Notes

Chapter 12: The Principle of Computational Equivalence

Section 10: Intelligence in the Universe


Computer communication

Most protocols for exchanging data between computers have in the end traditionally had rather simple structures—with different pieces of information usually being placed at fixed positions, or at least being arranged in predefined sequences—or sometimes being given in name-value pairs. A more general approach, however, is to use tree-structured symbolic expressions of the kind that form the basis for Mathematica—and now in essence appear in XML. In the most general case one can imagine directly exchanging a representation of a program, that is run on the computer that receives it, and induces whatever effect one wants. A simple example from 1984 is PostScript, which can specify a picture by giving a program for constructing it; a more sophisticated example from the late 1990s is client-side Java. (Advanced forms of data compression can also be thought of as working by sending simple programs.) But a practical problem in exchanging arbitrary programs is the difficulty of guarding against malicious elements like viruses. And although at some level most communications between present-day computers are very regular and structured, this is often obscured by compression or encryption.

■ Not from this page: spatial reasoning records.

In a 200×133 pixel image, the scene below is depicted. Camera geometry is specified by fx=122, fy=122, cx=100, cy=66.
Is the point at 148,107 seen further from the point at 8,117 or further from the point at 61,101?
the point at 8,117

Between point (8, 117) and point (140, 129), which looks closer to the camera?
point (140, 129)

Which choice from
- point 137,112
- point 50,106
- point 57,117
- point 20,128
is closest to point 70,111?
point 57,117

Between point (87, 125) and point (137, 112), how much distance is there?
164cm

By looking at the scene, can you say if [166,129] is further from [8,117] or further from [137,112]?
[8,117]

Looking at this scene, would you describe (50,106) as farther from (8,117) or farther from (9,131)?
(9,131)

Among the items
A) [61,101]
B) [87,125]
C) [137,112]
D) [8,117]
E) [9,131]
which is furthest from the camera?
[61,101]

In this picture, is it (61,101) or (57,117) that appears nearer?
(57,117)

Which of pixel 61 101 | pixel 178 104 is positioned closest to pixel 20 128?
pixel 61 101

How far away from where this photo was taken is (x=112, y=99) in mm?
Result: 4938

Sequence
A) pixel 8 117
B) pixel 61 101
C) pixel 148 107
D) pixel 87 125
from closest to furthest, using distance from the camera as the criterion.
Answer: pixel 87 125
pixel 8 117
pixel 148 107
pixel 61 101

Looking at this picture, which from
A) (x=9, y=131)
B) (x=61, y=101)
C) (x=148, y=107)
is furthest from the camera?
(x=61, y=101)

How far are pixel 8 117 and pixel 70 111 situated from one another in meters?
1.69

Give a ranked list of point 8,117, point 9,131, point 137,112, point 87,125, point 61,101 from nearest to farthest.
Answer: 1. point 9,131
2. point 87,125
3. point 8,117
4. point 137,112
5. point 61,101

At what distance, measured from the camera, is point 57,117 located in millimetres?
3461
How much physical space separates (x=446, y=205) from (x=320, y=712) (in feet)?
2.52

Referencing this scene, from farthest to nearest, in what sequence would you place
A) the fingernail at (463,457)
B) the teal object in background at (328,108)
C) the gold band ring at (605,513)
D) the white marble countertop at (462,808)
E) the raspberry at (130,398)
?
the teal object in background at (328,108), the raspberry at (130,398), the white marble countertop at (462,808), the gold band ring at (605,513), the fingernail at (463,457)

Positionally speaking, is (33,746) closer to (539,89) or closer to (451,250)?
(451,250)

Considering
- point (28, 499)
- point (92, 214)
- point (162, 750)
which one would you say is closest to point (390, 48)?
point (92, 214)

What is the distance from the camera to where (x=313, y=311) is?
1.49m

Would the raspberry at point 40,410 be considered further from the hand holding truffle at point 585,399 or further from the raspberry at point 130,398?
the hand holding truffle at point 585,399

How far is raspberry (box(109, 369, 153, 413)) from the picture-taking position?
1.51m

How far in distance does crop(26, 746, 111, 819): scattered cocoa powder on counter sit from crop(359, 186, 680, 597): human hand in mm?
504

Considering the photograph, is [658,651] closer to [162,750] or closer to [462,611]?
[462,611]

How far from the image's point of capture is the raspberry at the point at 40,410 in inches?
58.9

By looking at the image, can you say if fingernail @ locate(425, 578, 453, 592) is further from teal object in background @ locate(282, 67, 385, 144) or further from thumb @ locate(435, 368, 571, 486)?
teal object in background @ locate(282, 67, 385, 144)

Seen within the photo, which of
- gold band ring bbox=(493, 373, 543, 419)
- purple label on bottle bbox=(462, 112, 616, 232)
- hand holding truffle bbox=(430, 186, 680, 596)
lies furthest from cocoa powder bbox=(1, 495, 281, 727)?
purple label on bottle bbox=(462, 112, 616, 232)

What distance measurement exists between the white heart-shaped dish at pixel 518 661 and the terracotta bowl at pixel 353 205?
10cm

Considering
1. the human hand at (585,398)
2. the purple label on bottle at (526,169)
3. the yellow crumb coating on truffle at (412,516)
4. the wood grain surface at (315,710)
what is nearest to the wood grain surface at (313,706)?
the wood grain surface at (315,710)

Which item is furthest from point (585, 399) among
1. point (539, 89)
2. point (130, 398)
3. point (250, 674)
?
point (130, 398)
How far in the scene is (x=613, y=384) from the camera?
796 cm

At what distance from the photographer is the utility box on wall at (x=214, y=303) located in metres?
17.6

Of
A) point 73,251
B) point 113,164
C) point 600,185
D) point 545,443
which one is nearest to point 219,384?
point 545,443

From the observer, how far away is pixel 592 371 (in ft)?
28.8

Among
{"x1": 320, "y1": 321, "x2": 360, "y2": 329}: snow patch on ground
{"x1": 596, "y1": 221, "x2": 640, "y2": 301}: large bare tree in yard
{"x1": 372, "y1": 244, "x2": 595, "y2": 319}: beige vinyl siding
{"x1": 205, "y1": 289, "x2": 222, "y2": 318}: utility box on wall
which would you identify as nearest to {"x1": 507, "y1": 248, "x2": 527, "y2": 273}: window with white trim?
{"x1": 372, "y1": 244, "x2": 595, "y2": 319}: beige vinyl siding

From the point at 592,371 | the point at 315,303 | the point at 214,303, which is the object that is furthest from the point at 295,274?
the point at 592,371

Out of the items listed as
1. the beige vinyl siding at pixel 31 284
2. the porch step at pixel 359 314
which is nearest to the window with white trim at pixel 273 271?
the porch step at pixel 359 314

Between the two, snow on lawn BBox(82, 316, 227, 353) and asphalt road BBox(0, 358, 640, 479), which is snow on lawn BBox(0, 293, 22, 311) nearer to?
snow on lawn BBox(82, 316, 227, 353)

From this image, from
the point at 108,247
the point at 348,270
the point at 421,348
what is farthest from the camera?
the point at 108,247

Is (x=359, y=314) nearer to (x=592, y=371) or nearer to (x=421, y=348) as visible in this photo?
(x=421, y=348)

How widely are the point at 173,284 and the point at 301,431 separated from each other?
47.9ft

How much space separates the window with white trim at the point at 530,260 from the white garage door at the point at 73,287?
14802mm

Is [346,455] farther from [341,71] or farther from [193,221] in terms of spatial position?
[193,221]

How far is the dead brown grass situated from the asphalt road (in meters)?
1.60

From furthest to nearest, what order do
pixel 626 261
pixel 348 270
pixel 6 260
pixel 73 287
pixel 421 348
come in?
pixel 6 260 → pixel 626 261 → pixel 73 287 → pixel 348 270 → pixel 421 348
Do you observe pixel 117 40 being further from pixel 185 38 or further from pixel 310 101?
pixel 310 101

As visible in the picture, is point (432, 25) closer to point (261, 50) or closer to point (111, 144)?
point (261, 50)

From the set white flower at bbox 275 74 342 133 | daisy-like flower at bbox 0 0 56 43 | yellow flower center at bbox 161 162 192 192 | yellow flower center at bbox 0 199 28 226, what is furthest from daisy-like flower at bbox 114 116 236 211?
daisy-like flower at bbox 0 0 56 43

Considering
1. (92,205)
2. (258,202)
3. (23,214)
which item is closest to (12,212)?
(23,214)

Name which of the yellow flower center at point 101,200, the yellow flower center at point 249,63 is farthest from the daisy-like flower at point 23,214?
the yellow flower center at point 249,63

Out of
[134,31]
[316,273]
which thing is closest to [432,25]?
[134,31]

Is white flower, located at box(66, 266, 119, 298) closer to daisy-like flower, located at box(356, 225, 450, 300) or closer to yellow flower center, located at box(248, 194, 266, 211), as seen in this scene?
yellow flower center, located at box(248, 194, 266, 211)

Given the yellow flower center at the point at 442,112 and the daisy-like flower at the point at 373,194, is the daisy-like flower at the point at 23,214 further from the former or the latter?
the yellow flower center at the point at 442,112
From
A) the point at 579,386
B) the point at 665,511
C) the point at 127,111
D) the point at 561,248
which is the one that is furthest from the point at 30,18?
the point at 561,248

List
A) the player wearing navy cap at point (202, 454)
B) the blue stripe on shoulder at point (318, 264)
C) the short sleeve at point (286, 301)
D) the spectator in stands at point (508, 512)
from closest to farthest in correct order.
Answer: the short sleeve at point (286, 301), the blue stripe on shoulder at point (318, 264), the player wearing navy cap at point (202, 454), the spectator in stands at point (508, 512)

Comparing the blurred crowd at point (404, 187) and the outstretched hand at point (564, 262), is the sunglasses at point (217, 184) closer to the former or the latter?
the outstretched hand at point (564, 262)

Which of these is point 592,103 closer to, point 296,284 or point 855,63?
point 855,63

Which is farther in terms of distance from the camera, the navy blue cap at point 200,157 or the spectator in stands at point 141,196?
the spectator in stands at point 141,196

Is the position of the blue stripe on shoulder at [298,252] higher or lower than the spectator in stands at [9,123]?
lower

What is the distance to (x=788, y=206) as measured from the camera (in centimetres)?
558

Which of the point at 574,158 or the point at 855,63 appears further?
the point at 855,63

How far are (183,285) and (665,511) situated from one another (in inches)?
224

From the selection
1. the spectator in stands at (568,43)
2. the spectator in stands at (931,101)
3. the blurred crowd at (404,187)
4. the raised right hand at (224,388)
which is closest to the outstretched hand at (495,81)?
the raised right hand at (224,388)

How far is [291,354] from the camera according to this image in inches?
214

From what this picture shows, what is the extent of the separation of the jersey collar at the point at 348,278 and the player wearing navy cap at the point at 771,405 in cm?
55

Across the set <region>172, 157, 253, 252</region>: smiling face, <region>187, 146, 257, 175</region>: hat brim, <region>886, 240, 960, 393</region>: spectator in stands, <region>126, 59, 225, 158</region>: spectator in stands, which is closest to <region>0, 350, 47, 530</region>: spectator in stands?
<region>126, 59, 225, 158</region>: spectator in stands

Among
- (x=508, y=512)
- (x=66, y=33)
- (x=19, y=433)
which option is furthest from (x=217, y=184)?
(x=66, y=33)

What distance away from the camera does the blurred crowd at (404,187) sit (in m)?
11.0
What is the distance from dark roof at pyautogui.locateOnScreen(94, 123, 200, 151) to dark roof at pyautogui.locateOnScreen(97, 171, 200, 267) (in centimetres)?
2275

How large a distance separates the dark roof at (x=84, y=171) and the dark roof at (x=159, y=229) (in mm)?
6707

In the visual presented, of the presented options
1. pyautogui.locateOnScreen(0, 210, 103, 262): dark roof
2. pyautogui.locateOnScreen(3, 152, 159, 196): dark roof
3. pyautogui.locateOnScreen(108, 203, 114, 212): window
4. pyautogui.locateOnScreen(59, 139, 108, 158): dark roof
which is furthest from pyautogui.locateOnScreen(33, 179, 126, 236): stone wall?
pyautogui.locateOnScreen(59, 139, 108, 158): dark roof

When a program is sent between computers it is usually encoded in a syntactically very straightforward way. But computer languages intended for direct use by humans almost always have more elaborate syntax that is a simple idealization of ordinary human language (see page 1103). There are in practice many similarities between different computer languages. Yet except in very low-level languages few of these are necessary consequences of features or limitations of actual computers. And instead most of them must be viewed just as the results of shared history—and the need to fit in with human cognitive abilities.